───── Texto ─────

Como escritor e cidadão, meu interesse prioritário, neste momento, é discutir não os nomes e as ações pontuais – por mais reprováveis que sejam – de profissionais que se encontram à frente de iniciativas da SEC voltados para a Literatura, mas o modo como a arte da palavra tem sido pensada pela atual gestão, em termos de política pública.

Adianto-lhe que sou um dos muitos escritores mineiros que começam a se mobilizar com o objetivo de discutir questões importantes para o setor, como a notícia – veiculada por jornal da Capital e não desmentida oficialmente –, sobre o não pagamento do Prêmio Governo do Estado aos vencedores da edição 2011 do referido certame.

Penso que poderá se mostrar extremamente proveitoso o aproveitamento, por essa Secretaria, da situação específica denunciada em minha Carta Aberta para um primeiro gesto de aproximação de sua gestão com aqueles que se dedicam profissionalmente à Literatura em Minas. Temos sentido falta de uma atenção especial a este campo que é, desde sempre, um dos sinais mais visíveis – inclusive no âmbito internacional – da excelência artística e cultural de Minas Gerais.

Queremos discutir, além da necessária continuidade do Prêmio Minas, caminhos que levem à consolidação do Suplemento Literário de Minas Gerais, finalmente dotando-o das condições necessárias para cumprir efetivamente o seu papel. Da mesma forma, interessa-nos pensar junto com sua equipe uma melhor forma de inserir a Literatura na programação da Rede Minas e da Rádio Inconfidência, bem como na pauta cotidiana de equipamentos como a Biblioteca Pública Estadual Luiz de Bessa, o Museu Mineiro, o já mencionado Palácio das Artes e outros.

───── Seção de dados ─────

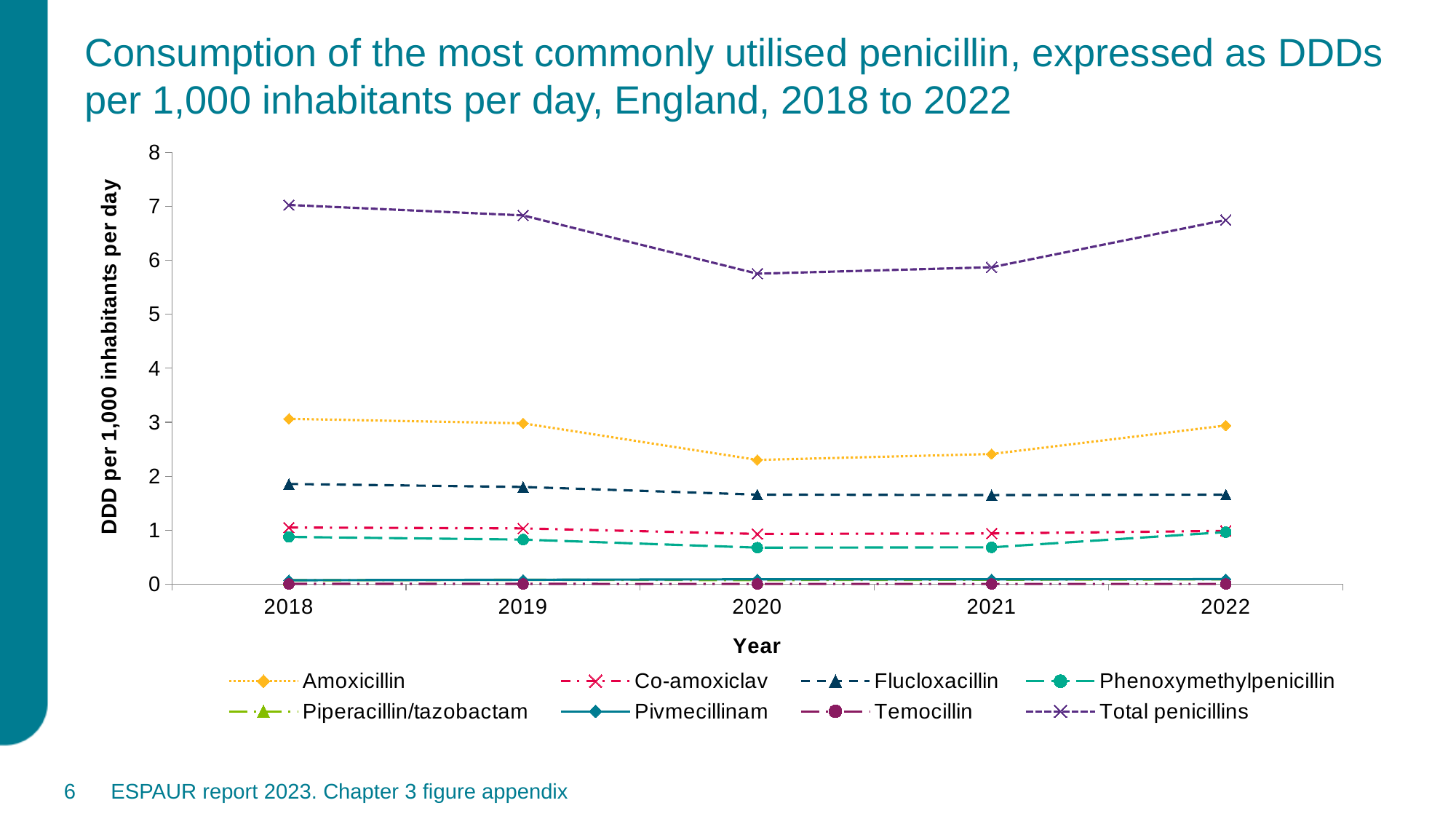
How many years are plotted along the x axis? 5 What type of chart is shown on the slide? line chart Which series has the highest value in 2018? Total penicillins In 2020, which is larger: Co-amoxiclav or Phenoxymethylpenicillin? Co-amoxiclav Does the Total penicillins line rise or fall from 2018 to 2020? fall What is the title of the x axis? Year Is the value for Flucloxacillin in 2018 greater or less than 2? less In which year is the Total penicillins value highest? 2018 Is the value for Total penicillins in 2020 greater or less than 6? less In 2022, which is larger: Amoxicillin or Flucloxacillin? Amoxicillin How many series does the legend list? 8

─────

- [Objetivo do exercício]
Diga se cada afirmação a seguir combina com a carta. Responda sim ou não e copie as palavras exatas da carta que decidem a questão.
1. Quem escreve a carta diz fazer parte de um grupo de escritores mineiros que estão começando a se mobilizar.
2. A notícia sobre o não pagamento do Prêmio Governo do Estado foi desmentida oficialmente.
3. A consolidação do Suplemento Literário de Minas Gerais aparece como um dos assuntos que se quer discutir.
Responda com base apenas na carta.

- [Resposta]
1. Sim: "sou um dos muitos escritores mineiros que começam a se mobilizar"
2. Não: "não desmentida oficialmente"
3. Sim: "caminhos que levem à consolidação do Suplemento Literário de Minas Gerais"